Beech is lead engineer at Deliveroo which was founded in 2013. They started with a typical Ruby on Rails monolith using PostgreSQL and Redis for data storage and handled the growth in business by using larger and larger databases. One year ago, they were running about 20 servers on Heroku. Currently, they are running a few hundred servers which is the largest application ever deployed on Heroku, at peek using 1800 cores and 3 TB of memory. They have grown from 10 engineers in 2015, to about 100 in 2017, working on a main codebase of 600,000 significant lines of code.
Using a monolith has been deliberate and has enabled them to quickly add features to adapt to markets needs, however now they are starting to face problems. With the current size of the monolith, they are suffering from degrading performance and increasing build times, going from seven minutes two years ago, up to over two hours today, which in turn has led to reduced development velocity. A large monolith also causes decreasing reliability, since a single problem can bring everything down.
The solution for them is to go distributed, and they are doing this by a split of the monolith into three classes of Twelve-Factor applications; Domain services, Edge services and Client apps for the UI, all supported by an event bus.
A Domain service:
- Owns a significant part of the domain. These services own a significant part of the domain that make sense cohesively, which is why Beech doesn’t like to call them microservices.
- Exposes internal real REST APIs, with hypermedia.
- Send and receive from an event bus.
- Can use other domain service APIs.
An Edge service:
- Does not own any part of the domain.
- Exposes aggregated APIs to the outside world.

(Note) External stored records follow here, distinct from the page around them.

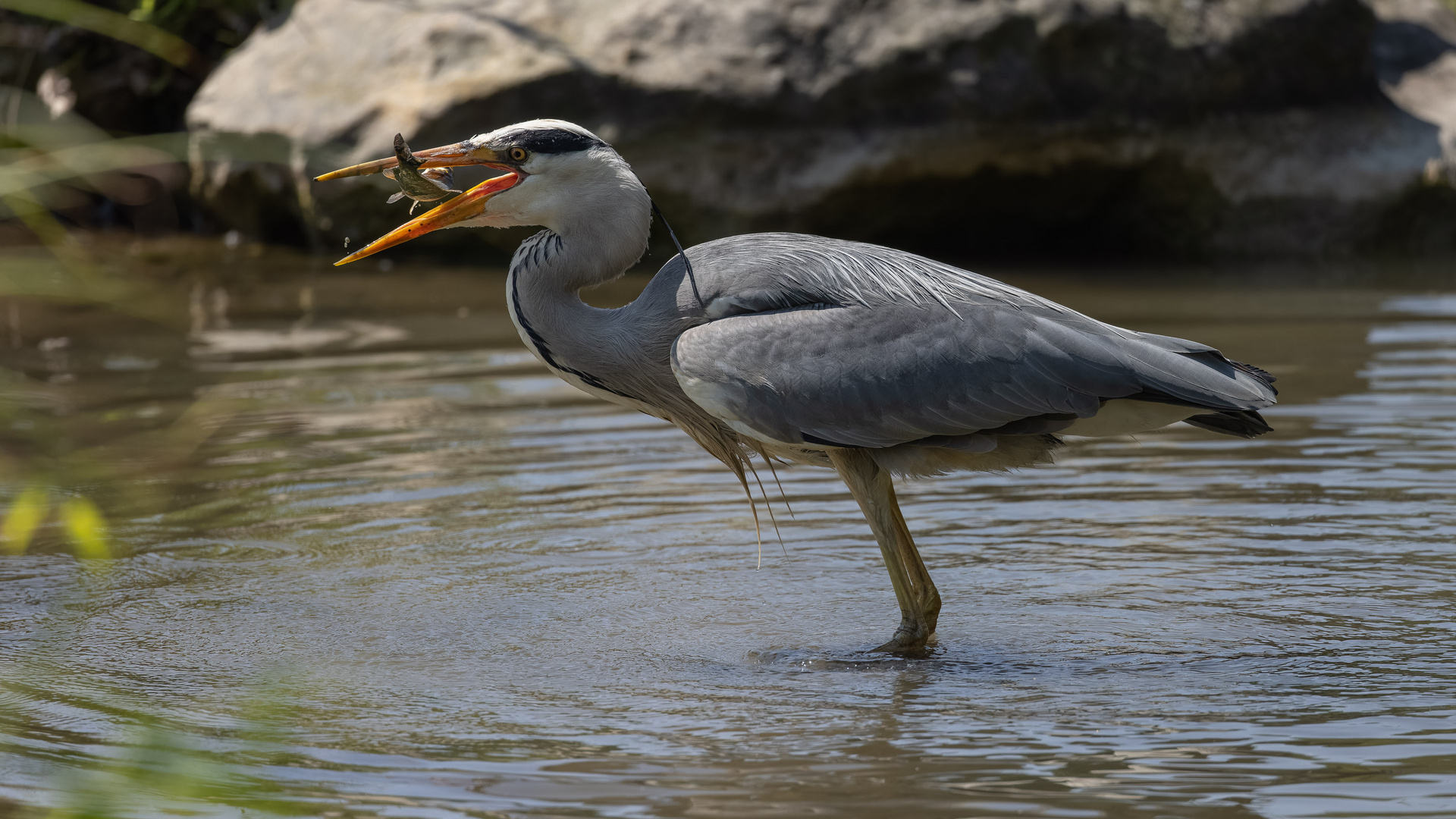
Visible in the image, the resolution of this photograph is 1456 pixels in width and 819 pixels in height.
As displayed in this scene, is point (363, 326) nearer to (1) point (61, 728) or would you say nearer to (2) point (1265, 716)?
(1) point (61, 728)

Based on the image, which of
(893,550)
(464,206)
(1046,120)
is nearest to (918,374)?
(893,550)

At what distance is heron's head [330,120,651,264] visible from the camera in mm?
5008

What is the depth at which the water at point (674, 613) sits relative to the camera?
12.3 ft

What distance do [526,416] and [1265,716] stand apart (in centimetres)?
476

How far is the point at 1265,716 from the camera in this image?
4152 mm

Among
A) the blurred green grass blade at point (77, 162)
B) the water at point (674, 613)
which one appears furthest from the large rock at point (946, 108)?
the blurred green grass blade at point (77, 162)

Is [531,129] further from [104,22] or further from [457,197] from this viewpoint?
[104,22]

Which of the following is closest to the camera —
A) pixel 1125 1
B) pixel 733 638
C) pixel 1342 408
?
pixel 733 638

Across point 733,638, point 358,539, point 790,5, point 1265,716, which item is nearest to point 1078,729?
point 1265,716

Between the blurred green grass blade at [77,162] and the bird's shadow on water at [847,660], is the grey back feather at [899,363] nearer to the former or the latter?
the bird's shadow on water at [847,660]

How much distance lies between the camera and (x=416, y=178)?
5066mm

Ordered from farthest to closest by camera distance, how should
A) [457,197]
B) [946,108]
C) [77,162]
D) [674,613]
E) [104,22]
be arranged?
[946,108], [674,613], [457,197], [77,162], [104,22]

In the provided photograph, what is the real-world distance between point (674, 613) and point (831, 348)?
111 cm

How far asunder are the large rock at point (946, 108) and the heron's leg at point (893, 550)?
22.3 ft
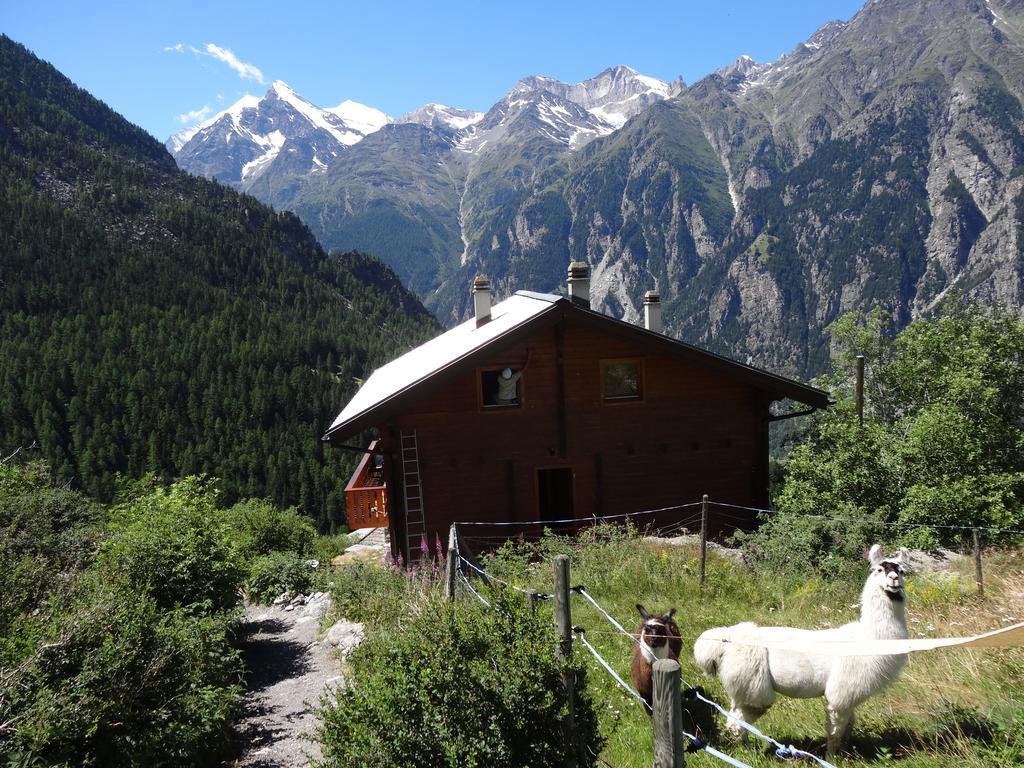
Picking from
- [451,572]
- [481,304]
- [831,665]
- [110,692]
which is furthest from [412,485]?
[831,665]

- Receives from an event bus.
- Can use other edge and domain service APIs.
There are no shared data stores; each application has its own data store which no other application can access, without exceptions. Instead, all data is exposed as REST APIs, and Beech notes that this is actual REST, with hypermedia. One example is collections which they return as a set of links to the entities, instead of as embedded objects. He also notes that RPC is not allowed.
Domain services sends events through the event bus when entities are created, updated or deleted, a technique they call Representational State Notification (RESN). An event never contains a payload, only a link to the entity the event relates to. One reason for this is to avoid the bus becoming a critical source for data loss. An exception however is that non-critical immutable value objects may be sent in the messages.
Beech notes that although they have quite strong guidelines for how to build services, how to layer them and how they communicate, you can start simple and evolve into a more complex architecture as you need to. The reason for this is to enable teams to work like start-ups with their own problems and goals, to allow them to evolve their architecture as needed, and to succeed even with limited distributed architecture experience.